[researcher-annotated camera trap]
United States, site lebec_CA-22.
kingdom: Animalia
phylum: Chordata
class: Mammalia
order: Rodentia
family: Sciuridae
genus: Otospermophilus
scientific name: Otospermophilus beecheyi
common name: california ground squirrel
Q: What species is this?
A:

• Problem statement:
Repeat the listing above word for word, with no line missing.

• Completed exercise:
[researcher-annotated camera trap]
United States, site lebec_CA-22.
kingdom: Animalia
phylum: Chordata
class: Mammalia
order: Rodentia
family: Sciuridae
genus: Otospermophilus
scientific name: Otospermophilus beecheyi
common name: california ground squirrel
Q: What species is this?
A:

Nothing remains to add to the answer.